For one, I'm over halfway through a novel (M. Monde Vanishes) I only started two days ago, and that's unheard of for me. Especially considering that I've gone through two more trade paperbacks of Brian K. Vaughan's superhero-as-mayor-of-New-York comic series Ex Machina as well.
But more importantly, I'm actually on page 20 of The World of Missing Persons, and although I'm not happy with several scenes, I'm pretty close to right-on-target for hitting my End-of-Act-One 30 page mark. I admit, in some places I've just written blah dialogue in order to fill the space, knowing the scene had to be there and they had to say something (most notably Victor's first lecture, and just about every scene with Nico). I already know some of what Writing Group (ahem, Andy) will say about it. I may not even bring as much as I've written, as far as the lecture scene, unless I can find a better way to make it work, since I know right now it's so terrible.

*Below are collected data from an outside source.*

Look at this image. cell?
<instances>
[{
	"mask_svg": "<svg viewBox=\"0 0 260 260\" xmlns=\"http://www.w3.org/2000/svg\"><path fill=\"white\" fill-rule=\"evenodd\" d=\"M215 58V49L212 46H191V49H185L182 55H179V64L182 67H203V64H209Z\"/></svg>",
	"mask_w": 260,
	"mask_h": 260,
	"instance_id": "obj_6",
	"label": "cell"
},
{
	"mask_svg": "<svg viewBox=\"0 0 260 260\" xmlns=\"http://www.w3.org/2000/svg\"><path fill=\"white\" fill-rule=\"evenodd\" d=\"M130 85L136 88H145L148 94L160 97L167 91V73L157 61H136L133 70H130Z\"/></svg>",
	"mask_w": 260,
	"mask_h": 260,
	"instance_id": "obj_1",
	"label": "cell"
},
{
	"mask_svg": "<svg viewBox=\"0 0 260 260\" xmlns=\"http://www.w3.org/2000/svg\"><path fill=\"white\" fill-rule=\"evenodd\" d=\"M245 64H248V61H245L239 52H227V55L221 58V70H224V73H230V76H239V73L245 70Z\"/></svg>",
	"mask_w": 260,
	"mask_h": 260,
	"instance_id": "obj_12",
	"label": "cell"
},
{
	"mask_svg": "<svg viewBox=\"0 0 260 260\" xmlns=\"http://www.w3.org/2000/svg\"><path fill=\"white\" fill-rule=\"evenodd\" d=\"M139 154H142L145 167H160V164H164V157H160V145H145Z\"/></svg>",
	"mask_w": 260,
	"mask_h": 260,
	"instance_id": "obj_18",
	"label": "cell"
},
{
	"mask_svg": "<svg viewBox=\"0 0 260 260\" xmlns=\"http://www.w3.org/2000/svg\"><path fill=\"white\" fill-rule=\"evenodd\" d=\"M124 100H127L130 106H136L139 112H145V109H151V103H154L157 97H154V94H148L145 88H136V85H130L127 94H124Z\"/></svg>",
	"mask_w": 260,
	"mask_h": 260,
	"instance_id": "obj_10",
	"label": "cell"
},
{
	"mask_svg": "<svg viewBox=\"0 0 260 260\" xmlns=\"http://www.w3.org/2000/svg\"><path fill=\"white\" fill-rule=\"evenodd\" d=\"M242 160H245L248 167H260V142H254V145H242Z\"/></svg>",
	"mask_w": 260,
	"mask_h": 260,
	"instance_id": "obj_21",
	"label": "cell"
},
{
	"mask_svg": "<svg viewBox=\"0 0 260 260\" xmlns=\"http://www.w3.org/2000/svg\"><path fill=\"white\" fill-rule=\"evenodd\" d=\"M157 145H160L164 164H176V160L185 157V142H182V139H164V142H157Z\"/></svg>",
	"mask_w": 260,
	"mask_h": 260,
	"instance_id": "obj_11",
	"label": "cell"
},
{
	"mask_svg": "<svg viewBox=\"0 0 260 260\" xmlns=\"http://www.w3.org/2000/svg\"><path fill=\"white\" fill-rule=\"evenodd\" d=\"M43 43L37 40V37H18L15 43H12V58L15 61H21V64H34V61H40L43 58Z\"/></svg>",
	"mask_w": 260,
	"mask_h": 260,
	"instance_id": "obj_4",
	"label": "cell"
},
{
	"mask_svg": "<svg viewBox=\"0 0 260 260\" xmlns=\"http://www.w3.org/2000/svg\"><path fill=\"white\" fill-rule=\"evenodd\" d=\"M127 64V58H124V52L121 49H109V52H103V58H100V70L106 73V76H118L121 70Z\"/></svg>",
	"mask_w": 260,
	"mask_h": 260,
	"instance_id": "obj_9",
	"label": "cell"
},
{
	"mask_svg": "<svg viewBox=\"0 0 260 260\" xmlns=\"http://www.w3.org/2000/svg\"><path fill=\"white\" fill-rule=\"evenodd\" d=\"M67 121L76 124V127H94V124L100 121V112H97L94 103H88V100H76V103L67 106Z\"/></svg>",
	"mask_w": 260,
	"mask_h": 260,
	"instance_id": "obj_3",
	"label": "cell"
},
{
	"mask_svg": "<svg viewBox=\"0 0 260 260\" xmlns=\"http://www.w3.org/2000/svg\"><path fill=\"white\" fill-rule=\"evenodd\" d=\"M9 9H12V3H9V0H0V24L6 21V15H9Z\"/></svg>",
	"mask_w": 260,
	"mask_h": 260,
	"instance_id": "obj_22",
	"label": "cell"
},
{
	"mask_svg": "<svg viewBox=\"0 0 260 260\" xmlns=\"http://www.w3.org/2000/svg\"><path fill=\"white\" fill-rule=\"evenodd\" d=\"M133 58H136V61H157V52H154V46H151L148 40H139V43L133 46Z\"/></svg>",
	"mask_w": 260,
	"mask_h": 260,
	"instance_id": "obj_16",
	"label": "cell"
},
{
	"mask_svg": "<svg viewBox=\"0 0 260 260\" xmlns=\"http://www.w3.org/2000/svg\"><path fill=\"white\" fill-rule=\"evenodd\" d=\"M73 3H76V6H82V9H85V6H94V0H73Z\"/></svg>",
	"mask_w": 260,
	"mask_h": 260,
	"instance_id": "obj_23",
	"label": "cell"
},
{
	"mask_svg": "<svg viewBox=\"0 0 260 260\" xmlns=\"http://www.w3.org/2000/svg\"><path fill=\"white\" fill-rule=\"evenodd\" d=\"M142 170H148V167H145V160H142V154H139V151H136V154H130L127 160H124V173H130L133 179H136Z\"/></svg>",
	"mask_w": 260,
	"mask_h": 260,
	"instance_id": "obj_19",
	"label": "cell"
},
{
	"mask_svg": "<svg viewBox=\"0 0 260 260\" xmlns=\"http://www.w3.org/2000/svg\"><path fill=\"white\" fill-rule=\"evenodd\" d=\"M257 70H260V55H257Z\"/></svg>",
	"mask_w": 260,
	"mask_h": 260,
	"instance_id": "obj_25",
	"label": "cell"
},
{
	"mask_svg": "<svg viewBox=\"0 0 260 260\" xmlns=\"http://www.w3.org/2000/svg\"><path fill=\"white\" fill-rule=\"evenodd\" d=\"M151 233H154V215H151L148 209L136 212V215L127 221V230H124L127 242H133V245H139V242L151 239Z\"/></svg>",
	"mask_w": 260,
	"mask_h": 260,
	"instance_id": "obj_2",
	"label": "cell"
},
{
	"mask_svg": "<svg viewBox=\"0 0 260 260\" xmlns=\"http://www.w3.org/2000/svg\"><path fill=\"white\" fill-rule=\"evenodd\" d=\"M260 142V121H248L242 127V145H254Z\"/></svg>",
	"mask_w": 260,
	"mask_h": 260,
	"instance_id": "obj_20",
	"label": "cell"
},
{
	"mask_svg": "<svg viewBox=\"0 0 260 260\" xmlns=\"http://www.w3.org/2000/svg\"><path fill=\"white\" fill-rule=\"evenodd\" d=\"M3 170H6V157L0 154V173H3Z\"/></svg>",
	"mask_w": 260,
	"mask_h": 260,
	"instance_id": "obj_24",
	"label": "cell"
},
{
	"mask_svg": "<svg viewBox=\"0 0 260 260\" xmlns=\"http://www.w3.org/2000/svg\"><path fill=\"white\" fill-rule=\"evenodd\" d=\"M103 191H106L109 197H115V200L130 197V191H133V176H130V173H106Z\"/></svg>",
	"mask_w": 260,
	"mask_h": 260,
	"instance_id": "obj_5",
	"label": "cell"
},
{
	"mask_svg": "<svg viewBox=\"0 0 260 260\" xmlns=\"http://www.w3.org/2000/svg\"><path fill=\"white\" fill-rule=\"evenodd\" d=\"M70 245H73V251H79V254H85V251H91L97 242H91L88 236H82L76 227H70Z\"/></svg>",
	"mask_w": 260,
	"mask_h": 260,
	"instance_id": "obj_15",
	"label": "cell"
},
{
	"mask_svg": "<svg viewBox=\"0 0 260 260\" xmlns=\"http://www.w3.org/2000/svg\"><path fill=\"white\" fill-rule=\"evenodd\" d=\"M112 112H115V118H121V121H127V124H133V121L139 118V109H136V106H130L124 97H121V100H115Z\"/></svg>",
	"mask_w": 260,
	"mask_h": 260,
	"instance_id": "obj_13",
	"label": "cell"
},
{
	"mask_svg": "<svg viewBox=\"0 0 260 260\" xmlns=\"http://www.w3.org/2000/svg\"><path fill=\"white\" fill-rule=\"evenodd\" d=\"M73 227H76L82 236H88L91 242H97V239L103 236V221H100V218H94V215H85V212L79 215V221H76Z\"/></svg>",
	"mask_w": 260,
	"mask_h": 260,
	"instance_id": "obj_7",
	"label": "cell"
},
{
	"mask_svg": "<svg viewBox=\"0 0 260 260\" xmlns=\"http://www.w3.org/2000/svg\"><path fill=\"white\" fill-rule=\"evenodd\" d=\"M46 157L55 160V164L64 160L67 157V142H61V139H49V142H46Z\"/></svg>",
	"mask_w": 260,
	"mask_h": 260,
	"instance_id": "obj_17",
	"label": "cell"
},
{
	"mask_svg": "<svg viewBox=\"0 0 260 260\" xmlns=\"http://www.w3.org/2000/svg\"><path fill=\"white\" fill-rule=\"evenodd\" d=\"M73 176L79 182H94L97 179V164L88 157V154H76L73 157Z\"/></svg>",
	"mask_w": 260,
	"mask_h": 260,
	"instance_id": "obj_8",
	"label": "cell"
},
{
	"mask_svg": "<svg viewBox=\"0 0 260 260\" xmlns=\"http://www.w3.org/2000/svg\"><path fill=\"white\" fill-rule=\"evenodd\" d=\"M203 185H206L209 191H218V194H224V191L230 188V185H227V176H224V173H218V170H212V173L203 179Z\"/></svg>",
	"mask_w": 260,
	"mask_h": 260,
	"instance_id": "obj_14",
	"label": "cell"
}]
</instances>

Anyway, holy shit I've written something. Most writing I've pulled off since
Ellipsis last year (but back then I wasn't regularly employed, had just undergone tongue surgery, and hadn't fully moved in yet; I lived out of boxes and wrote on a fussy laptop in a corner of my unarranged room for three weeks straight -- oh yeah, and I didn't have any internet).
Tomorrow I'm getting some software from Jon so I can fix ol' Antarctica (even while I conspire with my bank account, my impending tax returns, and my parents to buy me a sexy new laptop). Antarctica is, I guess, the name of this computer. It's the name of the internal harddrive anyway. And it's been sick for a long time.
Right, so. Checking in. Going to bed. I want to write a little more, but I don't know. We'll see.
Twenty's a good start toward my May 1 goal of 100 (revised) pages. If I could do even twenty a week I'd be in okay shape. That feels like pushing hard, but then again, look what I just did.